All that changed when Henry, our son, said “…but my mate Corwyn spent a fortnight there, and he was a broke student!” So, we called Corwyn, who was a mine of information and help, and the rest, as they say, is history.
The quote I was given by the travel agent was correct, but it was to visit by taking a Galapagos cruise. Now, if you’re a diving enthusiast, it’s only on cruises that you can reach the more remote dive and snorkelling spots. Distances can be large and not all the sights are reachable in a day from the settlements. And if you are desperate to tick off seeing as many species as possible, then the cruises are probably the only way to do it.
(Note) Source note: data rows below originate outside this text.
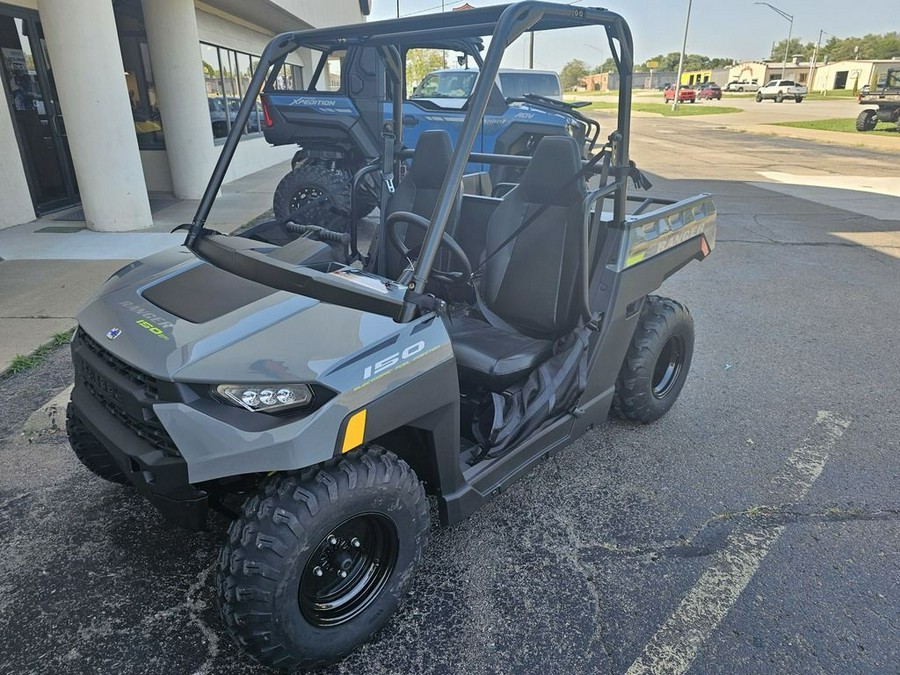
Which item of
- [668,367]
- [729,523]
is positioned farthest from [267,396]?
[668,367]

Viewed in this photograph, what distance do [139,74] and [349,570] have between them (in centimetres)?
1098

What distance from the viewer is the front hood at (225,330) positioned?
1.83 m

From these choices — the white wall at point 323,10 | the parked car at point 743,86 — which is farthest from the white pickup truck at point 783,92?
the white wall at point 323,10

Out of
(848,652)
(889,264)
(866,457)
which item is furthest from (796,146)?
(848,652)

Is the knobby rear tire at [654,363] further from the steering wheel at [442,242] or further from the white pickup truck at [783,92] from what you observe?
the white pickup truck at [783,92]

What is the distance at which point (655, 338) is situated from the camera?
3.29 metres

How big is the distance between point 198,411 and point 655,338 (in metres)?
2.35

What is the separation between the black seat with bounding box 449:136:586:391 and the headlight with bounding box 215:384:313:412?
92 centimetres

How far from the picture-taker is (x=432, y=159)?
325cm

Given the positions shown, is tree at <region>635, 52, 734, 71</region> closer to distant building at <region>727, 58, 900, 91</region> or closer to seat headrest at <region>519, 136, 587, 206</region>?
distant building at <region>727, 58, 900, 91</region>

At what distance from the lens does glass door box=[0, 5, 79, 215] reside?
771 centimetres

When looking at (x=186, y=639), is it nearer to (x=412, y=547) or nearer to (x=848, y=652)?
(x=412, y=547)

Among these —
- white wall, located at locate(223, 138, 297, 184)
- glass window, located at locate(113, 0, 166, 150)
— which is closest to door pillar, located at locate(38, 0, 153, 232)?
glass window, located at locate(113, 0, 166, 150)

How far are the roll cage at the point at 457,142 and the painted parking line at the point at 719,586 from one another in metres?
1.30
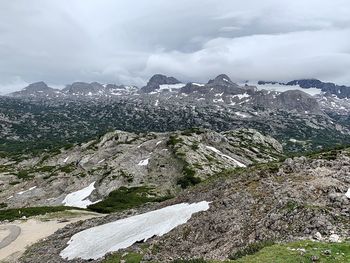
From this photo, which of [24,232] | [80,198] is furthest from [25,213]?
[80,198]

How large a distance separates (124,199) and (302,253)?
92.7 m

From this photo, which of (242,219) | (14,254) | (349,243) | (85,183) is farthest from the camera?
(85,183)

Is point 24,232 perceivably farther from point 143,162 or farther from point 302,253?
point 143,162

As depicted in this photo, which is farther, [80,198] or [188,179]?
[188,179]

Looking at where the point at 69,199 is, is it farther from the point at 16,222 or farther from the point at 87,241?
the point at 87,241

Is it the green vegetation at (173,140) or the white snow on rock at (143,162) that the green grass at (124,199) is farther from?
the green vegetation at (173,140)

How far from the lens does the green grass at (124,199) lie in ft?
346

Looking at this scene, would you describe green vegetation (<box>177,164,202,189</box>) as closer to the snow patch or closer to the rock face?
the snow patch

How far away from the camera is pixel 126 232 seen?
4931 cm

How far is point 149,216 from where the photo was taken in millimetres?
52469

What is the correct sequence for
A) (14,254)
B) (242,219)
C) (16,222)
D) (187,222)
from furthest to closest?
(16,222) → (14,254) → (187,222) → (242,219)

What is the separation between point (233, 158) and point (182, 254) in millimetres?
148669

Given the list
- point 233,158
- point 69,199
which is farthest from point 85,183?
point 233,158

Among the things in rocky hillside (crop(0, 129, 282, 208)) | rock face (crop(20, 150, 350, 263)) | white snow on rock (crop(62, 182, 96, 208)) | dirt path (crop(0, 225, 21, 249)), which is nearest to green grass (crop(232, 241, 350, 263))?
rock face (crop(20, 150, 350, 263))
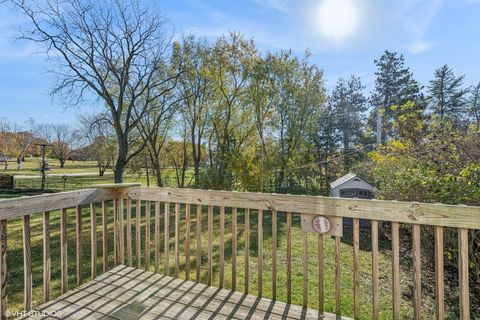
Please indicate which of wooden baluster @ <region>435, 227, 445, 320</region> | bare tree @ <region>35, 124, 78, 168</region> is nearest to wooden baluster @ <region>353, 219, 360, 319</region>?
wooden baluster @ <region>435, 227, 445, 320</region>

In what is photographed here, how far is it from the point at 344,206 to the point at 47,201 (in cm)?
229

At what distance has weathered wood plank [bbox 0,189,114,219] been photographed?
5.89ft

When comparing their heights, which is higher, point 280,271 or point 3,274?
point 3,274

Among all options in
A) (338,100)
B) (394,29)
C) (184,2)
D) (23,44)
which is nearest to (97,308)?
(184,2)

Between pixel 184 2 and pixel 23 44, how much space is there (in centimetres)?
718

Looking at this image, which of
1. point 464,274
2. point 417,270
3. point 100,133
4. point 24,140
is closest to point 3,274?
point 417,270

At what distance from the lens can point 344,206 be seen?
5.91ft

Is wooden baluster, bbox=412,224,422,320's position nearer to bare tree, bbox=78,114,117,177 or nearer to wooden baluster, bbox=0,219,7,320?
wooden baluster, bbox=0,219,7,320

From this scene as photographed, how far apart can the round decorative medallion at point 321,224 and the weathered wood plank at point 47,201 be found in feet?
6.71

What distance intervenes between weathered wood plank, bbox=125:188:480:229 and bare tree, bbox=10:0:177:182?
33.1 feet

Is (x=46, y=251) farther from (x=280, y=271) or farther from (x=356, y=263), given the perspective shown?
(x=280, y=271)

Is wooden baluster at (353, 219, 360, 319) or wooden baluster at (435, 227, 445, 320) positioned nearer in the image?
wooden baluster at (435, 227, 445, 320)

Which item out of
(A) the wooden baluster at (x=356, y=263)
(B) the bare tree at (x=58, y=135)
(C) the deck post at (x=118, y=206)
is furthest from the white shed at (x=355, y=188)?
(B) the bare tree at (x=58, y=135)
However, there IS another way. And that’s to visit by staying on land. Not being as broke as Corwyn, we splashed out by staying in nice mid-price hotels, eating in nice restaurants and taking a lot of hiking and snorkelling trips, which don’t come cheap. In total not including flights there, it cost us just over $200 per person a day – not $1,000! It was still expensive, but well worth it for being able to experience an absolutely unique part of the world. (And Corwyn didn’t spend anywhere near that much.)
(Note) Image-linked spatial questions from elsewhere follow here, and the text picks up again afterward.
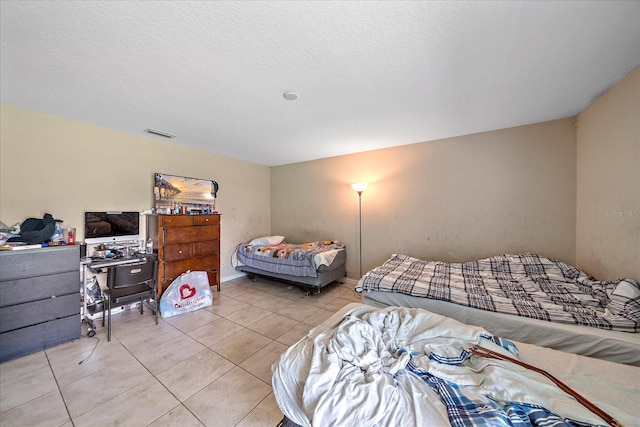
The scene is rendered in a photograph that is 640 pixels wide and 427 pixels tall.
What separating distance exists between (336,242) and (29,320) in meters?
3.72

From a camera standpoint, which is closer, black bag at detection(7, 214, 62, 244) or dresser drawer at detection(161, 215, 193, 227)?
black bag at detection(7, 214, 62, 244)

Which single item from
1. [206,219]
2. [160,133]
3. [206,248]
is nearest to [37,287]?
[206,248]

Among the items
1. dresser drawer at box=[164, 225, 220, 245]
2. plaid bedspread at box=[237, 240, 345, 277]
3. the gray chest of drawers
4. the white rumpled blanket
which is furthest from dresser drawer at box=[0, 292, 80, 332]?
the white rumpled blanket

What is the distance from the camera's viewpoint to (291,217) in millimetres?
4879

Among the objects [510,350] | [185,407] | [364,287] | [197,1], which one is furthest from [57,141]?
[510,350]

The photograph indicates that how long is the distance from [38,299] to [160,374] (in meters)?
1.48

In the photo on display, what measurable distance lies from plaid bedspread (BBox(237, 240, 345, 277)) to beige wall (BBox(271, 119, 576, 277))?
563 millimetres

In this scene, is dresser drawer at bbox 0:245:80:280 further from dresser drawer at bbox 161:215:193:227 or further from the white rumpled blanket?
the white rumpled blanket

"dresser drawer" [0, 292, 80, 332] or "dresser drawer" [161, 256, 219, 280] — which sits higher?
"dresser drawer" [161, 256, 219, 280]

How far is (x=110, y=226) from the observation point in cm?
287

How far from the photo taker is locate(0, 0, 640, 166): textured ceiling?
Result: 4.10 feet

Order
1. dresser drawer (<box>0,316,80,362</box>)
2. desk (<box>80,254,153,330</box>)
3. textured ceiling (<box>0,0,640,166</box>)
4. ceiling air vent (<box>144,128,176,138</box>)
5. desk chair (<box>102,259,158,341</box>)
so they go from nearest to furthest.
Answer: textured ceiling (<box>0,0,640,166</box>)
dresser drawer (<box>0,316,80,362</box>)
desk chair (<box>102,259,158,341</box>)
desk (<box>80,254,153,330</box>)
ceiling air vent (<box>144,128,176,138</box>)

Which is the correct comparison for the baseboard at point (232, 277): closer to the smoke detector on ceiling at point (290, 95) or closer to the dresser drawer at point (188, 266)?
the dresser drawer at point (188, 266)

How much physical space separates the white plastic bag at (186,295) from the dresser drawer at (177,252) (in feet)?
0.90
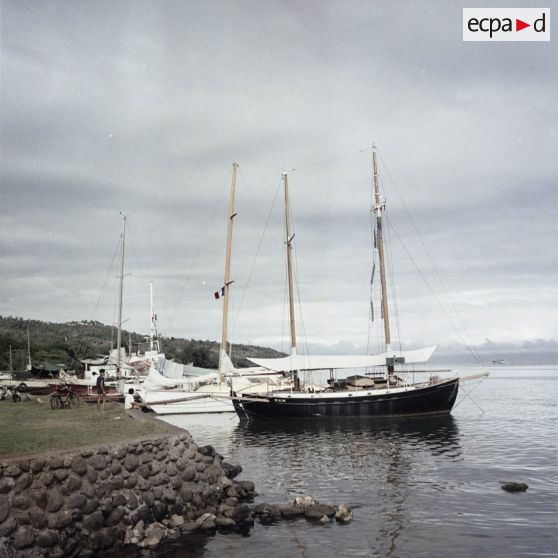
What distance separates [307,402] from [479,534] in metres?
28.8

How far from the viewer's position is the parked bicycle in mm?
31444

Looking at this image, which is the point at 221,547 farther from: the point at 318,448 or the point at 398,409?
the point at 398,409

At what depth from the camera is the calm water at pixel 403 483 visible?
47.7 feet

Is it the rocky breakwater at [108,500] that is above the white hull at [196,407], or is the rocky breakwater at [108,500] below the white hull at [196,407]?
above

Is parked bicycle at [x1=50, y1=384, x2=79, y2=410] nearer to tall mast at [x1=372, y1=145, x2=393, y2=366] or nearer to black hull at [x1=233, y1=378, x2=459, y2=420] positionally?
black hull at [x1=233, y1=378, x2=459, y2=420]

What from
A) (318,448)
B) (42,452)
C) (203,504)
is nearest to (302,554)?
(203,504)

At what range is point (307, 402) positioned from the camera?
43938mm

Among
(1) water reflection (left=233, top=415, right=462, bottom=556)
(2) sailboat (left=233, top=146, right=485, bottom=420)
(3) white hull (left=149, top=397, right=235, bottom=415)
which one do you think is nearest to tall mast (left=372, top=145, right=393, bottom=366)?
(2) sailboat (left=233, top=146, right=485, bottom=420)

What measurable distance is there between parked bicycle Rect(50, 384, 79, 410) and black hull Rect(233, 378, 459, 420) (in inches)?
586

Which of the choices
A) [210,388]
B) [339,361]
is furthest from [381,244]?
[210,388]

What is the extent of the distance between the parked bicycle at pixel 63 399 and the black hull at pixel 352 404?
14.9 meters

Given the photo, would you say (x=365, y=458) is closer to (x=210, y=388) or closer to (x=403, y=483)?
(x=403, y=483)

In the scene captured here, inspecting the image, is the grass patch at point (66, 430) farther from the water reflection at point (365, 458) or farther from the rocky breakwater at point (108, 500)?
the water reflection at point (365, 458)

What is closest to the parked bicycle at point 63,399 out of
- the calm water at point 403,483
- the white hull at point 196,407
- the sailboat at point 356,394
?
the calm water at point 403,483
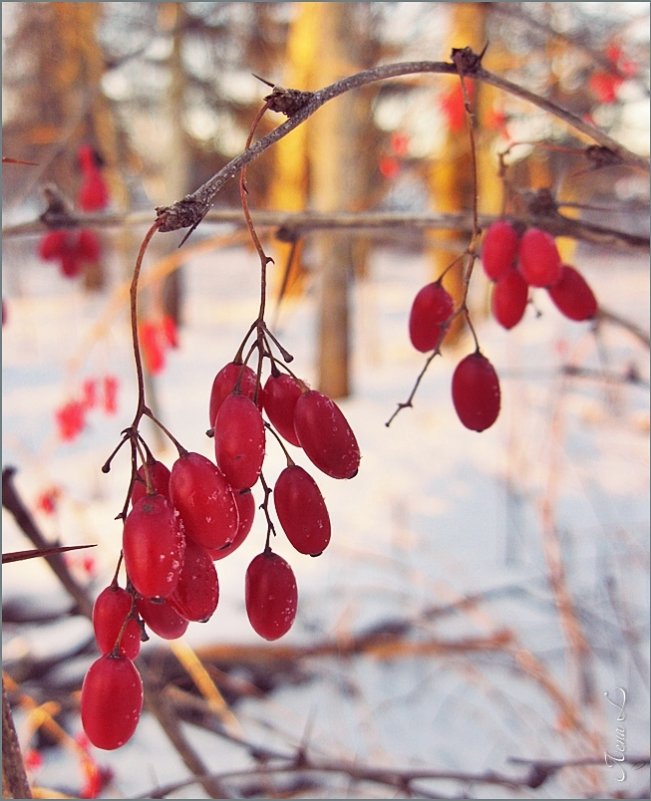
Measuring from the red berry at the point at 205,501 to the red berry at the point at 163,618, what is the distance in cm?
5

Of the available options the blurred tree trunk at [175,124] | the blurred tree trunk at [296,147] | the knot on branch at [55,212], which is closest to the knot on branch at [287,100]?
the knot on branch at [55,212]

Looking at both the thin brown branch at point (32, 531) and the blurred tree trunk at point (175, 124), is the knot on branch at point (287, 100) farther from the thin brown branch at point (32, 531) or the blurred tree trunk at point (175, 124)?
the blurred tree trunk at point (175, 124)

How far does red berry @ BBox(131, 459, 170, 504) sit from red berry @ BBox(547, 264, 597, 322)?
0.33 meters

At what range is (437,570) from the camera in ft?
7.32

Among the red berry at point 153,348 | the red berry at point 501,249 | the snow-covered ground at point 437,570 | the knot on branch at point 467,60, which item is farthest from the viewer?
the red berry at point 153,348

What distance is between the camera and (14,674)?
5.41 ft

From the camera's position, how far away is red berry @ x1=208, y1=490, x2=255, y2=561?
0.36 meters

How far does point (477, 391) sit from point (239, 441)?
20 centimetres

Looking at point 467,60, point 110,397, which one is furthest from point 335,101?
point 467,60

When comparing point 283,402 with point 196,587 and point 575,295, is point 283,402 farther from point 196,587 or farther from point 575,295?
point 575,295

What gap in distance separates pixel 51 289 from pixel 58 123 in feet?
5.10

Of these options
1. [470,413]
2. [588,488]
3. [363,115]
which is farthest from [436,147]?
[470,413]

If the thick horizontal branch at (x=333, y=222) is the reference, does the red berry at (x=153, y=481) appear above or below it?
below

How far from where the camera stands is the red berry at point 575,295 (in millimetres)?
559
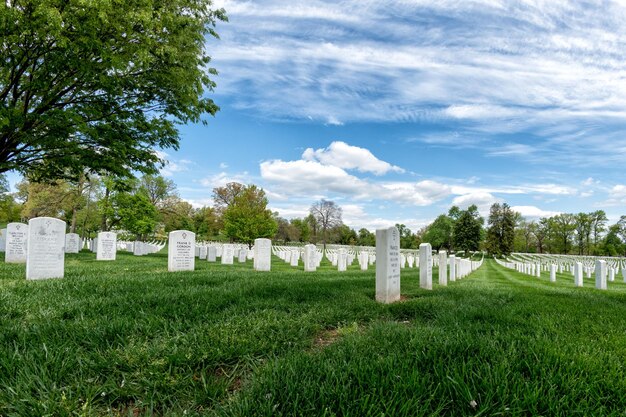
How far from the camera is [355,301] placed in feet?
18.9

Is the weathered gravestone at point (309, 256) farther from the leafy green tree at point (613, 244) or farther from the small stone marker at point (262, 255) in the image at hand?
the leafy green tree at point (613, 244)

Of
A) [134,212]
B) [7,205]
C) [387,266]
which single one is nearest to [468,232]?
[134,212]

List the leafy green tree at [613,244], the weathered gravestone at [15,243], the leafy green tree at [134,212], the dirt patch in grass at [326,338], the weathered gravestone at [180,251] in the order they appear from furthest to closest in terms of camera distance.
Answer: the leafy green tree at [613,244] → the leafy green tree at [134,212] → the weathered gravestone at [15,243] → the weathered gravestone at [180,251] → the dirt patch in grass at [326,338]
There are three (main) inhabited islands, all of which are well worth visiting: Santa Cruz, which is the most developed for tourism and the starting base for most cruises, San Cristobal, which is the administrative capital, and Isabela, the least developed. We stayed 4/5 nights on each, and that didn’t give us enough time to cover all the activities available
Furthermore, we loved experiencing the island life, chilling out and getting to know the locals a bit. This is incredibly easy, as you are accompanied by at least one of them every time you venture out of town into the National Park, which is pretty much everywhere outside town.
The boat from Isabela to Santa Cruz
Two of the islands have airports with regular flights from Guyaquil and Quito on the mainland: Santa Cruz (GPS – Galapagos) and San Cristobal (SCY). So it makes sense to do an open jaw return. In between the islands, there are fast 30-seater speedboats, which are great fun (although they can apparently be uncomfortable in rough seas)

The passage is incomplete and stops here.